Sad news this week with the passing of another excellent journalist and former colleague, the editorial cartoonist Mike Lane. He created daily cartoons for the Baltimore Evening Sun from the early 1970s, giving him a chance to include Richard Nixon among his subjects, into the 1990s, after the afternoon paper merged with the morning edition. At some point, perhaps when Mike left the Sun, someone wrote: “His outrageous expressions of outrage both provoke and exhilarate the newspaper’s patrons, and keep his editors busy defending him. His political genesis was born in the anti-war movements of the 1960s, an apt basis for a cartoonist’s urge to protest greed, hypocrisy and inhumanity.”
I often reflect on the many smart, well-read and talented people I have had the great fortune to work with over the 46 years since I first stepped into a daily newspaper’s city room as a college intern: Men and women who knew the worlds of government, the courts, the arts, the military, schools and higher education, business and industry, and who had a million contacts in those worlds; men and women who could write on deadline and produce either crisp news stories or good, long-read features; gifted photographers and illustrators, critics, sportswriters, obituarists, and hard-news reporters, investigative reporters, foreign correspondents, Washington reporters, copy readers, editors who could make wise, informed judgements about stories, editorial writers who could consider both sides of a controversial issue and pick one to argue in print.

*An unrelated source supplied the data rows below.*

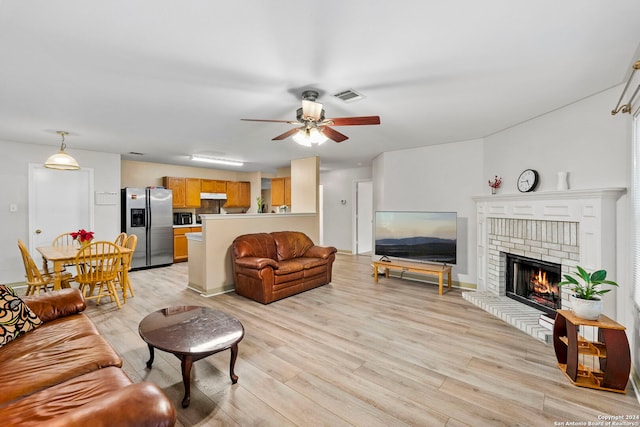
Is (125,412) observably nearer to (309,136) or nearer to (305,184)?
(309,136)

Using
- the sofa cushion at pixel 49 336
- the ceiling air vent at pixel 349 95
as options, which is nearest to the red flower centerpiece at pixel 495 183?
the ceiling air vent at pixel 349 95

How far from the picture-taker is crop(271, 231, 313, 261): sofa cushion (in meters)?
4.88

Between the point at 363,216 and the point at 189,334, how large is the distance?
21.1 ft

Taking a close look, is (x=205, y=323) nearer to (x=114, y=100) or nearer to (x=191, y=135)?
(x=114, y=100)

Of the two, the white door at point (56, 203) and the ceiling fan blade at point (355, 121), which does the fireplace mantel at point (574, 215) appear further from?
the white door at point (56, 203)

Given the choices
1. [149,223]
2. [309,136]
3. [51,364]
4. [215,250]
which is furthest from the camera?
[149,223]

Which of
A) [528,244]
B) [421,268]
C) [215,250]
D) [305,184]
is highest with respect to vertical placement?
[305,184]

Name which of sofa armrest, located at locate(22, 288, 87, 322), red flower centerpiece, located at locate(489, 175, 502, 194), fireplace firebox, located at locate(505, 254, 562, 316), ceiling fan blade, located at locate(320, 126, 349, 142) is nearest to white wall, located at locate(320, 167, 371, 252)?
red flower centerpiece, located at locate(489, 175, 502, 194)

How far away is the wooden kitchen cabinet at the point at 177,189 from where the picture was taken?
691cm

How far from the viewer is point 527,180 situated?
3645mm

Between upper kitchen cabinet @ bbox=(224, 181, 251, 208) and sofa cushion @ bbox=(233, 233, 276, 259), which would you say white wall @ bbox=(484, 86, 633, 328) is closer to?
sofa cushion @ bbox=(233, 233, 276, 259)

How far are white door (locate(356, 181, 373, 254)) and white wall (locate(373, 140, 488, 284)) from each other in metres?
2.21

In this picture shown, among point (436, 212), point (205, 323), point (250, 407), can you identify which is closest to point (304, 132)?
point (205, 323)

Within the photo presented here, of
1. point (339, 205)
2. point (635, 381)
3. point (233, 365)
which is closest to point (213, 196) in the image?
point (339, 205)
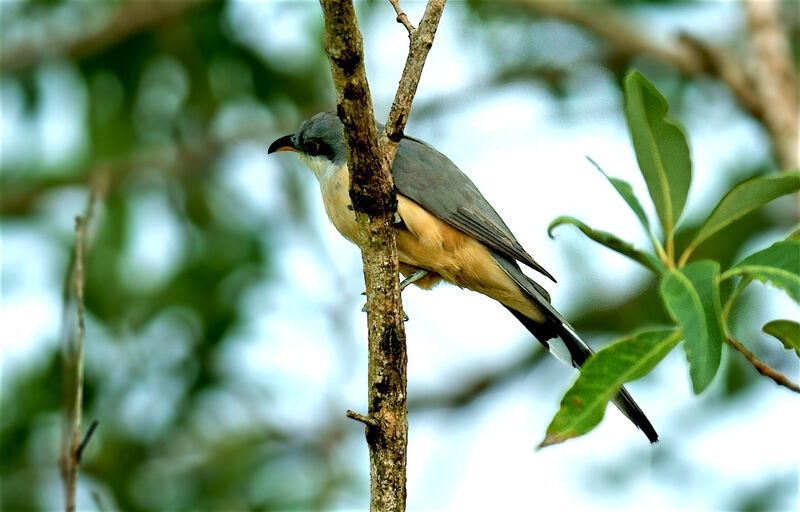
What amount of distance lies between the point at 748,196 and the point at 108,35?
7149 mm

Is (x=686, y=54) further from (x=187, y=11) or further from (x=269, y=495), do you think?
(x=269, y=495)

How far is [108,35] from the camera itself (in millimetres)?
8812

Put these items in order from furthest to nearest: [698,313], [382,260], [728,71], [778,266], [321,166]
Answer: [728,71] < [321,166] < [382,260] < [778,266] < [698,313]

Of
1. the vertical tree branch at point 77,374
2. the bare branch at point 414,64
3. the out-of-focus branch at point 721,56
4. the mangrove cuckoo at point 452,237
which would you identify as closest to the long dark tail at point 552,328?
the mangrove cuckoo at point 452,237

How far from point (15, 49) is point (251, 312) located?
355 cm

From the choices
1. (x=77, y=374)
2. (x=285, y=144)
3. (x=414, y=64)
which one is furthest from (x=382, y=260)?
(x=285, y=144)

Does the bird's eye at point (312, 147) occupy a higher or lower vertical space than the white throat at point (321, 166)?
higher

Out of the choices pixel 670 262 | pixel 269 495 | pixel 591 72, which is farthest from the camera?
pixel 591 72

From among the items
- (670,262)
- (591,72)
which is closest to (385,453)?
(670,262)

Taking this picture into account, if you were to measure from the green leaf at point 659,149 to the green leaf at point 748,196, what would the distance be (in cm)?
12

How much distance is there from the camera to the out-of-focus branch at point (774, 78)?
285 inches

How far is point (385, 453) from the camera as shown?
321 cm

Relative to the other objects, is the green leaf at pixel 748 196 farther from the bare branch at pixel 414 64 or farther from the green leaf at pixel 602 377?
the bare branch at pixel 414 64

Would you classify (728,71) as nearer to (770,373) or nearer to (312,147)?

And then there was Mike Lane, in his studio at The Evening Sun, with his sharp pen and sharper wit, quietly creating excellent cartoons day after day. What made them excellent? Mike’s cartoons were timely, and they reflected the gifts in his hand, his heart and his brain — his artistic talent, his humanity and his fierce, nurtured sense of right and wrong, all of them working together at the drafting board to produce a witty, often stinging take on a news story, a controversy or political development. Sometimes his subjects were local, sometimes national or international. They were almost always provocative and often hilarious, and sometimes word reached the newsroom about a politician or business owner, or perhaps a posse of Evening Sun readers, who had taken great offense at a Lane cartoon and taken the matter up with the publisher. Mike often had a stern visage, but he also had the pleased, mischievous grin of the Cheshire cat when he knew he had struck a nerve. That was often, and that was the whole point — to draw attention to things we should care about, to stop and think about the world around us, to highlight hypocrisy, to challenge the powerful and champion underdogs. And then, for Mike, the newspaper week might end with reflections and laughs over a beer with chums at Long John’s Pub on 29th Street; the weekend was for family, his great wife Gloria and his two sons, John and Matt, and, later on, grandchildren. Mike was a modest, quiet, deeply moral man with a razor-sharp sense of humor, and, while sad at his passing, I feel lucky to have called him colleague.